In this central story of the Christian faith, the incarnation, when God comes among us, he is worshipped not only by his own culture in Bethlehem, but also by people from the East—wise men from afar.

Now there is nothing in scholarships which suggests that these wise men were of some Jewish sect that had gone east. They were from aother culture, and practiced another religion. They followed stars—this was also not a practice of the Jews of Jesus’ day. Clearly these are people from another culture, people who do not necessarily believe in the God of Israel, but who nonetheless come and worship.

I believe this part of the Christmas story begins to suggest to us that our God might be bigger than the story, greater that our human constraints and constructions. Our God, the same God who created us, the same God who sent us Jesus, is beyond our understanding and comprehension. And as I read our Holy Scriptures I find that this God who I do not and cannot understand seems to include in his story people who are different from me. And that suggests to me that God’s mercy and grace are not the exclusive property of us Christians—but that they might indeed extend to the whole world.

Why are there multiple faiths?
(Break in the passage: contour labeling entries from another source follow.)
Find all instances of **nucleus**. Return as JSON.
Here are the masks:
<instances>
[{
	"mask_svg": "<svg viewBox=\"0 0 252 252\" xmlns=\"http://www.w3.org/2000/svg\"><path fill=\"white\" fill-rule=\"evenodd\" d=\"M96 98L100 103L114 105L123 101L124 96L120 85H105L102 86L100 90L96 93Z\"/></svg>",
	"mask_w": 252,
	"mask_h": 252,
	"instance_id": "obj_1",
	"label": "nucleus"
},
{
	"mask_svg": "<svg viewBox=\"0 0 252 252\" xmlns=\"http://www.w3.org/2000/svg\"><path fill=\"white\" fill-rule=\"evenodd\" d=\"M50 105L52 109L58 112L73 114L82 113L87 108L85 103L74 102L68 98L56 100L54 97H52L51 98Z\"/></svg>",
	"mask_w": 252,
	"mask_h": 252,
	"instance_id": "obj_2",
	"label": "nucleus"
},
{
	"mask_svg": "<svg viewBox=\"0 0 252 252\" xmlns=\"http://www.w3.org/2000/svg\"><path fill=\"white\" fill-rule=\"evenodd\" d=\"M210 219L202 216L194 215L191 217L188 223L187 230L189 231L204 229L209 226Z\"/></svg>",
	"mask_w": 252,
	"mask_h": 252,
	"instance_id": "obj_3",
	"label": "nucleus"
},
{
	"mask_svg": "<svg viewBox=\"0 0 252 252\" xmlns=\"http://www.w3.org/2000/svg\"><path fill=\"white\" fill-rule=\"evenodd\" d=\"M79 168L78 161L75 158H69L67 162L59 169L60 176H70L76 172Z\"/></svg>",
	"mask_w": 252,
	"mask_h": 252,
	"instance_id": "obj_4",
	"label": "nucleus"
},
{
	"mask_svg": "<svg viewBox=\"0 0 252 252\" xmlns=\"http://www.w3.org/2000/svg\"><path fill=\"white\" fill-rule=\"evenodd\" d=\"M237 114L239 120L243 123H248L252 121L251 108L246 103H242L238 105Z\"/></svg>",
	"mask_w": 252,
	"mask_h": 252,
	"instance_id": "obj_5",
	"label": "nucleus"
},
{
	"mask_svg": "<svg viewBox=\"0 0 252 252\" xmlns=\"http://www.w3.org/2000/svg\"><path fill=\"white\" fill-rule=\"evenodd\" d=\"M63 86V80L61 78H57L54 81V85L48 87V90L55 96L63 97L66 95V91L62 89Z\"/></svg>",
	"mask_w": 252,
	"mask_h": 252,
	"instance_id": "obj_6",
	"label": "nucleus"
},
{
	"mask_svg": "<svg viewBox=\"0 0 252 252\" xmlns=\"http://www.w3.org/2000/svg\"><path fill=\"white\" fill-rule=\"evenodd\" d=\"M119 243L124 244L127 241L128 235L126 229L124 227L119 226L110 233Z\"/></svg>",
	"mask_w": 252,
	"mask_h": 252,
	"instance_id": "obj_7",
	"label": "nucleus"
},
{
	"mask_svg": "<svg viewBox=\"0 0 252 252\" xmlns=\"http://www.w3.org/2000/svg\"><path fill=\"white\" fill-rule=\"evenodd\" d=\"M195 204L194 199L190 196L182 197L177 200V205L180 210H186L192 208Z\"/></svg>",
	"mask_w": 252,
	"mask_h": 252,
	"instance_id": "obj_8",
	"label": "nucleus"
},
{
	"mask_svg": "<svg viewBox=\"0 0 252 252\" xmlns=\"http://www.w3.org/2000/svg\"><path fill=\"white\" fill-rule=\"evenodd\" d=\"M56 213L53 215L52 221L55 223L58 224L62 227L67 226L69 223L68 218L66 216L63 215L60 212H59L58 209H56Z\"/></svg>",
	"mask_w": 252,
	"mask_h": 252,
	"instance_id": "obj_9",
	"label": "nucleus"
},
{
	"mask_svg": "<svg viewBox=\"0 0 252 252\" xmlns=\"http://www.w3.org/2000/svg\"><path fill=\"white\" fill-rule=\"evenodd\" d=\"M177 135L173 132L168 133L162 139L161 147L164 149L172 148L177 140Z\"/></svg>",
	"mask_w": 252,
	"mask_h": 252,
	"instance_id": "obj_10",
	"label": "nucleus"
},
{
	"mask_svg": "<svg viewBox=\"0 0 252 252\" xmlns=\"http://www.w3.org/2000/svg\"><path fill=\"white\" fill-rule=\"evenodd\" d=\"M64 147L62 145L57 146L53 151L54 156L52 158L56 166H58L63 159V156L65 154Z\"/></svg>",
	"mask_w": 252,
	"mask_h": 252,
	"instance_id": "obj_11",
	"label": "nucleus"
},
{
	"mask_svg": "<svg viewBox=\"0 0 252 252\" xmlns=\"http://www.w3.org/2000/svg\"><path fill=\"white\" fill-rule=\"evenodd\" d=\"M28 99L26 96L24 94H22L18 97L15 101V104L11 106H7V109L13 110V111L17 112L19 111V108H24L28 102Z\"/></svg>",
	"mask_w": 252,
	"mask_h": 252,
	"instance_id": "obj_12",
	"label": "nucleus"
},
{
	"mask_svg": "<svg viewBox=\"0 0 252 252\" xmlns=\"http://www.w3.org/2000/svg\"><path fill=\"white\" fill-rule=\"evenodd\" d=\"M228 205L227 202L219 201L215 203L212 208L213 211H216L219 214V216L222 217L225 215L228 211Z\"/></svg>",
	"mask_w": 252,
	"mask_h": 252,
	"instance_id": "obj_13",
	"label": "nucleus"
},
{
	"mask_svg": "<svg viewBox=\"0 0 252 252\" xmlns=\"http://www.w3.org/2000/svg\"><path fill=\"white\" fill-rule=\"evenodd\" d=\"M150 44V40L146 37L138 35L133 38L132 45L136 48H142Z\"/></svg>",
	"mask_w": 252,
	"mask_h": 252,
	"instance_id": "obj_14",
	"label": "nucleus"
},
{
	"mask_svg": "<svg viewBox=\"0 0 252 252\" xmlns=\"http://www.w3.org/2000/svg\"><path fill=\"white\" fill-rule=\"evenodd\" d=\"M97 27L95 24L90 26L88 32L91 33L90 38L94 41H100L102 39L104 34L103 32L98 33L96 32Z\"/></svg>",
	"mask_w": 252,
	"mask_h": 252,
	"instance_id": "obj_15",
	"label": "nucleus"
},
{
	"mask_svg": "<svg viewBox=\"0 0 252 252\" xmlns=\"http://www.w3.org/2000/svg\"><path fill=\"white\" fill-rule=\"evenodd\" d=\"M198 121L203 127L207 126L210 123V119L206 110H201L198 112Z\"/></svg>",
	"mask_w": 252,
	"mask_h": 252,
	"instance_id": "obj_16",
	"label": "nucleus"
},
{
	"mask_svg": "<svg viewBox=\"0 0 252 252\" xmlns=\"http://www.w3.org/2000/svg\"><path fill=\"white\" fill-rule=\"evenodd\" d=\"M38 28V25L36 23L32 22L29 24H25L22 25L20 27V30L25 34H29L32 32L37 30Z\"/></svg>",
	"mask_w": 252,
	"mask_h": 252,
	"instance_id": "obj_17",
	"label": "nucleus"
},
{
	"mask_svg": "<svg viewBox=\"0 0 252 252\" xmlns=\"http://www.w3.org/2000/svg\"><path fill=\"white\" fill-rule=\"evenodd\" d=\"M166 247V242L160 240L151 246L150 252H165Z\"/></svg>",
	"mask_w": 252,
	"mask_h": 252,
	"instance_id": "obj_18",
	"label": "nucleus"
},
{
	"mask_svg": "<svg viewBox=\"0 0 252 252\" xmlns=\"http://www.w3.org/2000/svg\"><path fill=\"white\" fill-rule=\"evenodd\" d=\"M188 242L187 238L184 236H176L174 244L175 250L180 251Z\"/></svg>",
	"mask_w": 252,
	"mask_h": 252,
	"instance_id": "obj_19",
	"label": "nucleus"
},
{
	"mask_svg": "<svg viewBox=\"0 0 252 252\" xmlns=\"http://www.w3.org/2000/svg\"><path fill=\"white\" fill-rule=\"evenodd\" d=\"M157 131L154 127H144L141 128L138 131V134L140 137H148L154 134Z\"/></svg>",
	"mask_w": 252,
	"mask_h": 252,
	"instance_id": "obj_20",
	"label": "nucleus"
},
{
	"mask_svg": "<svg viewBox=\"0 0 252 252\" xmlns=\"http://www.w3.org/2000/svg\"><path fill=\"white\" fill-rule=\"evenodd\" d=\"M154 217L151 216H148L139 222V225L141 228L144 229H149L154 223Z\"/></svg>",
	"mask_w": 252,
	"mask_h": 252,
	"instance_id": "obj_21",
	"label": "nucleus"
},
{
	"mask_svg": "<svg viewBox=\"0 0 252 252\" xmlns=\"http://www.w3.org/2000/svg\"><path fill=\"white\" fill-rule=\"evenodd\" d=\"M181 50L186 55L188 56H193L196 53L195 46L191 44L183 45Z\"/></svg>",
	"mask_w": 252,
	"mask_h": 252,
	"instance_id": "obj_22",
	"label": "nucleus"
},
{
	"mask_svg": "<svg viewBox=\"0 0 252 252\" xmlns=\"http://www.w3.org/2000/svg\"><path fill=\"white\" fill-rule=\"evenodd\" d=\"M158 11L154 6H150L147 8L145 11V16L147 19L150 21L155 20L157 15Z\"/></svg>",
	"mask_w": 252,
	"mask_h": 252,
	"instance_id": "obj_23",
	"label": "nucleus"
Because we live in a multicultural world which only recently has communicated on a global level. These faiths developed largely in isolation from each other, not in competition with each other. What do we do about the fact that there are multiple faiths? It seems to me that the model of the baby at whose cradle the whole world came to worship is that we need to embrace those multiple faiths, listen to one another, and look for ways to love and serve one another as faithful disciples within our different traditions.


[1] Source: The Pew Forum on Religion and Public Life, U.S. Religious Landscape Survey, 2007. www.religions.pewforum.org/reports.